Calvin W. Demarest (June 1886 – June 12, 1925) was a national amateur and professional carom billiards champion from Chicago in the early 20th century known for an open, crowd-pleasing style of play. He later gained notoriety for stabbing his wife and injuring his mother during a suicidal psychotic episode. Demarest won major amateur championships in 1907 and 1908.

==Biography==
Demarest was born in June 1886 in Illinois. His mother was Ida B. Demarest (1860–1923) of Ohio He studied music as a child, his father an organist in Chicago, and his mother a singer.
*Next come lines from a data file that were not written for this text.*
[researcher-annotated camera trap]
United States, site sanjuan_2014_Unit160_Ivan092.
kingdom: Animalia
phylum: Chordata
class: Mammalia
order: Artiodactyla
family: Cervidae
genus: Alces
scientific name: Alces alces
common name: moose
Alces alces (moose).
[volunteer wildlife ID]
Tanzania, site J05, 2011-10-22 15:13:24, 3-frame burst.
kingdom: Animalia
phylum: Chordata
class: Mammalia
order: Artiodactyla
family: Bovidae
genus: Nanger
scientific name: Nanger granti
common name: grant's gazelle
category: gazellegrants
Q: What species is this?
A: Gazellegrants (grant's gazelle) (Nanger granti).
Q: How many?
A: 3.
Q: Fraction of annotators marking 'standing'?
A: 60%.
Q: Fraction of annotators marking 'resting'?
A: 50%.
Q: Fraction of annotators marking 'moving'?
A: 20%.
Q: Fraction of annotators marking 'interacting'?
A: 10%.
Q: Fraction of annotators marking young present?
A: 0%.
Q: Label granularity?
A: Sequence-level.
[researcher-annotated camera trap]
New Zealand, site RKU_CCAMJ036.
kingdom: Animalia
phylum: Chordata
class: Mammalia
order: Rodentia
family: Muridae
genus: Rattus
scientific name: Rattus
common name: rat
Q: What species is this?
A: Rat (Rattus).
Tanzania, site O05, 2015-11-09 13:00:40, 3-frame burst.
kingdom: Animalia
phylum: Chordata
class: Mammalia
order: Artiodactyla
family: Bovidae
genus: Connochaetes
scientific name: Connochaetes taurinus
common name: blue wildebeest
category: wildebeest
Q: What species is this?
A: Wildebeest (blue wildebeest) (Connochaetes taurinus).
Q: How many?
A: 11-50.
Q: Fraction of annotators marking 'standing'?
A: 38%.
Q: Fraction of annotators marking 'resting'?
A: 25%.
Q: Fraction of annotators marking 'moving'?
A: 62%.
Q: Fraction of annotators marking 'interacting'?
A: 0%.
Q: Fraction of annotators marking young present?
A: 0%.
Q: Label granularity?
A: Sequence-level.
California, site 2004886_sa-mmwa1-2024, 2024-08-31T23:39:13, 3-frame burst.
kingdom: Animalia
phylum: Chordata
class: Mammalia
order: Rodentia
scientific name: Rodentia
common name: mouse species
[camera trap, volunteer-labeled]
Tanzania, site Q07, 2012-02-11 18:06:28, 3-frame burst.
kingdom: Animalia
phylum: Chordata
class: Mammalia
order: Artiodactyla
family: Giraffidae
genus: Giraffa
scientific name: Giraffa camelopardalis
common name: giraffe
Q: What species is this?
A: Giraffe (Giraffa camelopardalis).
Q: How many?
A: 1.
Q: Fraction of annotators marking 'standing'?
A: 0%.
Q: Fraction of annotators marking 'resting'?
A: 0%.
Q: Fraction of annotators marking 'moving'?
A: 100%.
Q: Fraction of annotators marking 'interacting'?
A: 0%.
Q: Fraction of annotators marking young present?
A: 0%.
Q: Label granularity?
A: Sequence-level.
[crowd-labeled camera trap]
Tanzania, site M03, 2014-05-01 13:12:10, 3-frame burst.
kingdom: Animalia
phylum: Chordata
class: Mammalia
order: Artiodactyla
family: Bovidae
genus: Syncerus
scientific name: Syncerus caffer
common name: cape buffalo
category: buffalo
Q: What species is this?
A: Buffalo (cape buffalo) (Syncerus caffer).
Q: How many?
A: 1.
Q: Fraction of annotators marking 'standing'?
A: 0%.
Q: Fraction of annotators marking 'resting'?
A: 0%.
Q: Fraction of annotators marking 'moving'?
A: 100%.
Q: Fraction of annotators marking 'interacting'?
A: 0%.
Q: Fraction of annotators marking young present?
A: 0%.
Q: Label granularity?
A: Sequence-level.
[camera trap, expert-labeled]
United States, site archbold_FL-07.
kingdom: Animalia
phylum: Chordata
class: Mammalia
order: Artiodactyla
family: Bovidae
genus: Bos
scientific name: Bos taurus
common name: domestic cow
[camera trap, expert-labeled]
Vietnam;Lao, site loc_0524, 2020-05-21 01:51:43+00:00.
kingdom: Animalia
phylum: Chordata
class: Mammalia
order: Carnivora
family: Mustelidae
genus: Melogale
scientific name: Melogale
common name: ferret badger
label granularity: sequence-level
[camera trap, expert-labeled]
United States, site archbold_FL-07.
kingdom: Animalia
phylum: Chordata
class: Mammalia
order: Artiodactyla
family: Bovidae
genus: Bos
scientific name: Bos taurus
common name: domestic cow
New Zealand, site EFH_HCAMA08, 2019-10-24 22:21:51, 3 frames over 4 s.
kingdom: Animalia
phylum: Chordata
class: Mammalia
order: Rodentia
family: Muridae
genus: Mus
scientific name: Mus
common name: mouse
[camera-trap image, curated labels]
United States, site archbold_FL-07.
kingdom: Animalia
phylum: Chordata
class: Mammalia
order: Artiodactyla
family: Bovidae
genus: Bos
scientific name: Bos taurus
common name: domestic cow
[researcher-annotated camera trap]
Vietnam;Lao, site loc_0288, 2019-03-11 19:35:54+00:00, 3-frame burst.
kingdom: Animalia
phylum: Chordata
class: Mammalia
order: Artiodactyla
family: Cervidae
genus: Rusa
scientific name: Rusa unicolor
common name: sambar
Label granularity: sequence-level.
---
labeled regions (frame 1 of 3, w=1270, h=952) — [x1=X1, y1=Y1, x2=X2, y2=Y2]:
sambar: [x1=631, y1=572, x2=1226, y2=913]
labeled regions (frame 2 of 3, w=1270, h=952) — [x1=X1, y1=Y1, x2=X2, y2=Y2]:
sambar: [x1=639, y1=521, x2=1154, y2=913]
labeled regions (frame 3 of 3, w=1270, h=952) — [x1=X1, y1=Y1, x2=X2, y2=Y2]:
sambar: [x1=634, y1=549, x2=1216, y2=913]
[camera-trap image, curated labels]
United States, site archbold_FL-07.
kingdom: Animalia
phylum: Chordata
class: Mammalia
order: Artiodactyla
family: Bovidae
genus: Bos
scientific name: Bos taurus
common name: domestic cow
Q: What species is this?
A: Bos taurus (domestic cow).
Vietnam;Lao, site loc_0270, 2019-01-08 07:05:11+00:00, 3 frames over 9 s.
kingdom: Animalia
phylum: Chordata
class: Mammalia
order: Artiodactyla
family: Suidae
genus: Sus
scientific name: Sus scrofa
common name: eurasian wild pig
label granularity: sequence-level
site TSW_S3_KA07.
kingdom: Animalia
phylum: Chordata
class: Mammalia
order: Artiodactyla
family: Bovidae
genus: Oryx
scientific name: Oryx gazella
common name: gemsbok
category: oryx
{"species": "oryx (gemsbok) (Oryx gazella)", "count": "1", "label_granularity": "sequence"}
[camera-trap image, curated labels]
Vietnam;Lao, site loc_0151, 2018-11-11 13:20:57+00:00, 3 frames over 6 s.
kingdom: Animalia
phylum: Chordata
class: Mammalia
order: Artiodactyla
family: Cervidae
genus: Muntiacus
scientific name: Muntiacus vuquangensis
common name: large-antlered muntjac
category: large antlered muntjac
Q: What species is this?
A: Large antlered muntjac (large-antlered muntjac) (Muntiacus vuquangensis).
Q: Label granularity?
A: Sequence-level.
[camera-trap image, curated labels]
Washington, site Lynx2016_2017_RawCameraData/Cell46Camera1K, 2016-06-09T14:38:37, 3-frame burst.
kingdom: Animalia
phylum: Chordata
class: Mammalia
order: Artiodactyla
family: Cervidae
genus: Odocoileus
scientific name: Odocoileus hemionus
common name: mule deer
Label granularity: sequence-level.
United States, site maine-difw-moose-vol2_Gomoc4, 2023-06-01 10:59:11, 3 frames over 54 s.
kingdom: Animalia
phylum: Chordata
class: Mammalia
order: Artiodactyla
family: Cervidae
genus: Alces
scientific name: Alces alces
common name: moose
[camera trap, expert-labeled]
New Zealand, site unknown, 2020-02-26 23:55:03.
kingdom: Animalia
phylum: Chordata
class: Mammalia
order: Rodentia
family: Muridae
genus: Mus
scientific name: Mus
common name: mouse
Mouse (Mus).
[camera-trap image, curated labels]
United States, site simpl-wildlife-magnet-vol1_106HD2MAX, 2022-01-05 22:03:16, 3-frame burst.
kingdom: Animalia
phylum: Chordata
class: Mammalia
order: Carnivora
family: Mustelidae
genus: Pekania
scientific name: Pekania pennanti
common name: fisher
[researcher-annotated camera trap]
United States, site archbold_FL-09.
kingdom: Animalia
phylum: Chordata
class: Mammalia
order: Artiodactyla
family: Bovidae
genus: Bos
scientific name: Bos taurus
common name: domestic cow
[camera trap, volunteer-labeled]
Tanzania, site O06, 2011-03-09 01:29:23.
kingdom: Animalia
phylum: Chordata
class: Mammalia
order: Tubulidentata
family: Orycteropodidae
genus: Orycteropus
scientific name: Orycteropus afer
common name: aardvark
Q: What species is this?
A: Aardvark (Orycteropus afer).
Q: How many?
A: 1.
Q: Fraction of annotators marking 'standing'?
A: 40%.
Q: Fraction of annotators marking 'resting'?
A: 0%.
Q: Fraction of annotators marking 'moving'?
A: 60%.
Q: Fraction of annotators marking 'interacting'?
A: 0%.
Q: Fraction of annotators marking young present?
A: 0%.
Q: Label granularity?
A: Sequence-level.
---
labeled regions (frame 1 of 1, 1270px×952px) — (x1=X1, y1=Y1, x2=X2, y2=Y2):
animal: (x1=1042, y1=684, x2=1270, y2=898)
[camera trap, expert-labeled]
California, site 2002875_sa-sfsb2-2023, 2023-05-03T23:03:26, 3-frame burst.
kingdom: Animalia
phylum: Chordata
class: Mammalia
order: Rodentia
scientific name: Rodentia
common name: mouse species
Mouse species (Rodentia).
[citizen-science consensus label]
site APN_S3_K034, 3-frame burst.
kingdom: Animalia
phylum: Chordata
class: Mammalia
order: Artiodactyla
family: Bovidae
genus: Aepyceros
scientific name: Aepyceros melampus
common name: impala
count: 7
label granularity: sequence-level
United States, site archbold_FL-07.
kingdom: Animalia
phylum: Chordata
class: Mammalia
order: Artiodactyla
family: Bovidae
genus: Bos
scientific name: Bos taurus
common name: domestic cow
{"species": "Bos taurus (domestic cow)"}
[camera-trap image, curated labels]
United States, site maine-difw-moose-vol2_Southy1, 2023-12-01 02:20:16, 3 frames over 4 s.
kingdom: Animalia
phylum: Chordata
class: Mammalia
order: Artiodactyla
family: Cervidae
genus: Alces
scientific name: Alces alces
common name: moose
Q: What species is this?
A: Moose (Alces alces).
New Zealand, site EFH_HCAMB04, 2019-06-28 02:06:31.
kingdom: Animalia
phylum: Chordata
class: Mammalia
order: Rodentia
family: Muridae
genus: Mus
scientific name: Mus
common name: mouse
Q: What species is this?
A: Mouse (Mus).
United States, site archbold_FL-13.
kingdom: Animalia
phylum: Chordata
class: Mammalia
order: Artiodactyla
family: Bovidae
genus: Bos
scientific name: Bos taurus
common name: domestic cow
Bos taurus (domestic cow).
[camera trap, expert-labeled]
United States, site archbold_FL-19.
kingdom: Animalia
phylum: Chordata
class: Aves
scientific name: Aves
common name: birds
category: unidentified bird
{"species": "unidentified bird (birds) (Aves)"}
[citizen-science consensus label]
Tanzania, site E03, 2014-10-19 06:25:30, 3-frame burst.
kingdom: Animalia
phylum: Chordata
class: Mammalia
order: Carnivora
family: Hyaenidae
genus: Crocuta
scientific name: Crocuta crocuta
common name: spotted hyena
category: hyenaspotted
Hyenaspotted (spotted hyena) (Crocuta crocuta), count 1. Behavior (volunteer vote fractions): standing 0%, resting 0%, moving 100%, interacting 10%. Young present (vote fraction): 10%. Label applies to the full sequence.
At an early age he developed an interest in pool and balkline billiards.

On March 9, 1907, he set a new record 14.2 balkline billiards average of 27 3-11 during the national amateur championship tournament in New York City beating the record set by Justus Ferdinand Poggenburg III.

On March 14, 1908, he broke the world's amateur record for the high in the opening game of the national amateur 14.2 balkline tournament with an impressive high of 168. He was competing against Clarence Jackson of Chicago. Starting in 1909, he competed in professional as well as amateur tournaments, winning at least three professional championships. In 1910, he defeated the renowned French champion Rerolle for the international amateur championship.

By the mid-1910s, Demarest's mental state began to deteriorate. Among other things, he would experience hallucinations regarding his wife, often that she was robbing him. On June 16, 1915, Demarest stabbed his wife in the throat several times with a pocket knife, wounding her severely, and then attempted to slit his own throat. His mother attempted to restrain him and was cut on the hand.

He was deemed unfit to stand trial and was remanded to the Elgin Asylum for the insane. He was reported to have died there eight months later, on February 22, 1916, but the following day's The New York Times ran an item titled "Calvin Demarest Not Dead", in which the paper wrote "Dr. Hawley, Deputy Superintendent at the asylum, is at a loss to explain how the report of Demarest's death occurred." Demarest would die on June 12, 1925 at the Elgin Asylum in Elgin, Illinois.